We developed a potential cytosine-phosphate-guanosine oligodeoxynucleotide (CpG ODN) delivery system based on magnetic mesoporous silica (MMS) nanoparticles by binding of CpG ODN onto aminated MMS (MMS-NH2) nanoparticles to form CpG/MMS-NH2 complexes for toll-like receptor 9 (TLR9)-mediated induction of cytokines. Magnetization, serum stability, in vitro cytotoxicity, cellular uptake, and interleukin-6 (IL-6) induction of CpG/MMS-NH2 complexes were evaluated. The results showed that MMS nanoparticles exhibited superparamagnetic behavior with a saturation magnetization of 6.5 emu g(-1). Also, MMS-NH2 nanoparticles had no cytotoxicity to Raw 264.7 cells, and CpG/MMS-NH2 complexes enhanced the serum stability of CpG ODN and could be localized in the endolysosomes after endocytosis by cells.

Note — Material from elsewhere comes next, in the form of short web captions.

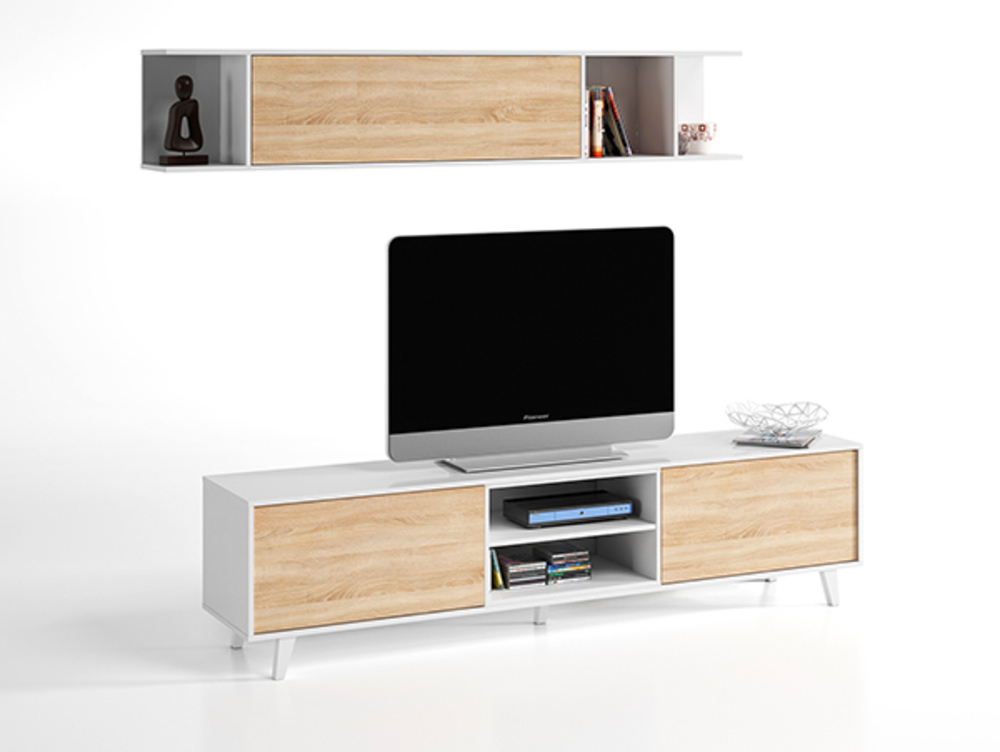 meuble tv etagere murale domino plus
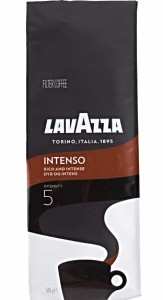 Lavazza Intenso 340g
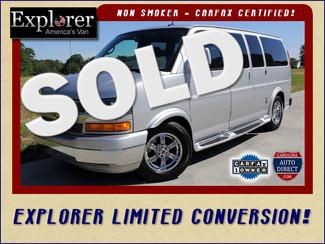 2011 Chevrolet Express Van Explorer Limited Conversion Mooresville , NC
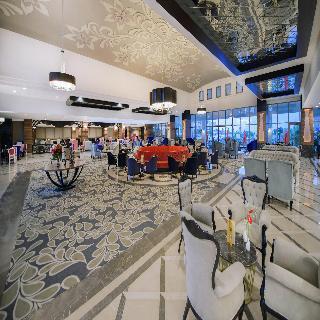 Port Nature Luxury Resort Hotel & Spa in Belek Area, Turkey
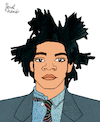 Cartoon: Jean-Michel Basquiat (small) by Pascal Kirchmair tagged jean,michel,basquiat,cartoon,caricature,karikatur,ilustracion,illustration,portrait,retrato,pascal,kirchmair,dibujo,desenho,drawing,zeichnung,ritratto,disegno,ilustracao,illustrazione,illustratie,dessin,du,jour,art,of,the,day,tekening,teckning,cartum,vineta,comica,vignetta,caricatura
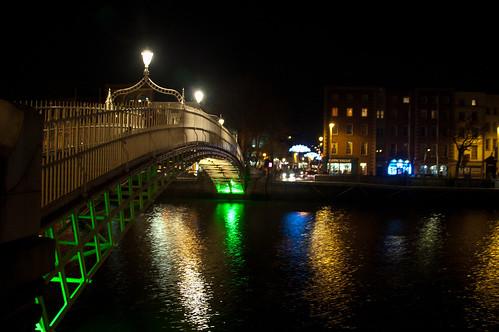 Dublin by JFGCadiz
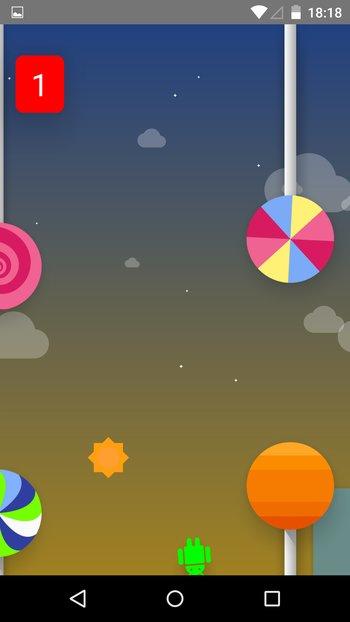 lollipop-easteregg_2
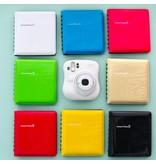 Яркий альбом для Fujifilm instax mini / Polaroid Pic 300
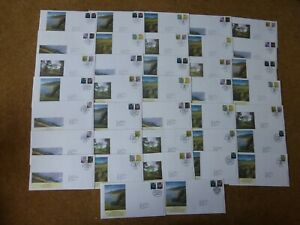 Excellent collection 2007-15 GB Regional FDCs - all spec HS (37) - rf875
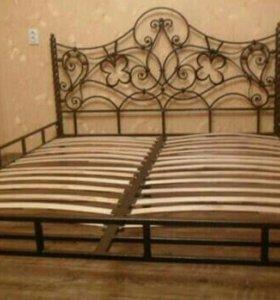 Красивые кровати. Ковка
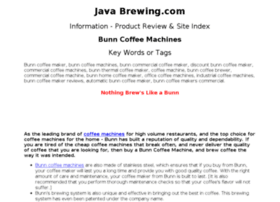 java-brewing.com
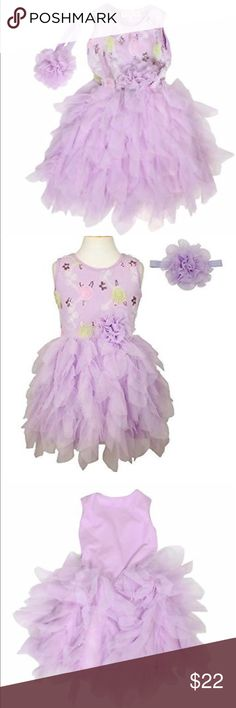 Popatu Lavender Sequins Dress Brand new with tags. Includes headband. Fully lined. Very beautiful. Size 5/6.  Colorful flower sequinned pattern petti dress. Sleeveless and with a lavender flower bow at the waistline and a matching flower headband makes this dress more eye-catching. Wonderful first birthday dress, pageant dress or other special occasion dress. Great for twirl and play.  Comes with a matching flower headband Fringed tulle skirt Top has colorful sequinned flowers Popatu Dresses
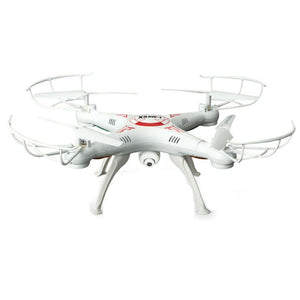 X5SW-1  6-Axis 2.4Ghz 4CH Gyro Return RC FPV WiFi HD Camera Quadcopter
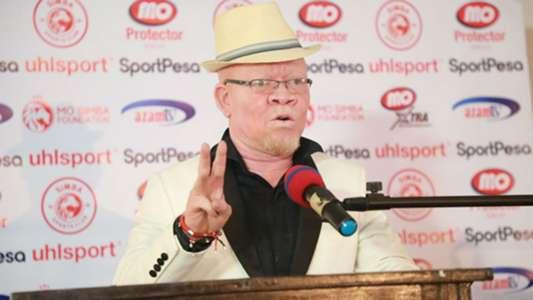Simba SC take disciplinary action against Manara over outburst on Yanga SC fans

Importantly, CpG/MMS-NH2 complexes significantly enhanced the TLR9-mediated IL-6 induction compared to free CpG ODN. Therefore, CpG/MMS-NH2 complexes could exhibit magnetic targeted delivery and significantly enhance the TLR9-mediated cytokine induction for stimulating immune responses.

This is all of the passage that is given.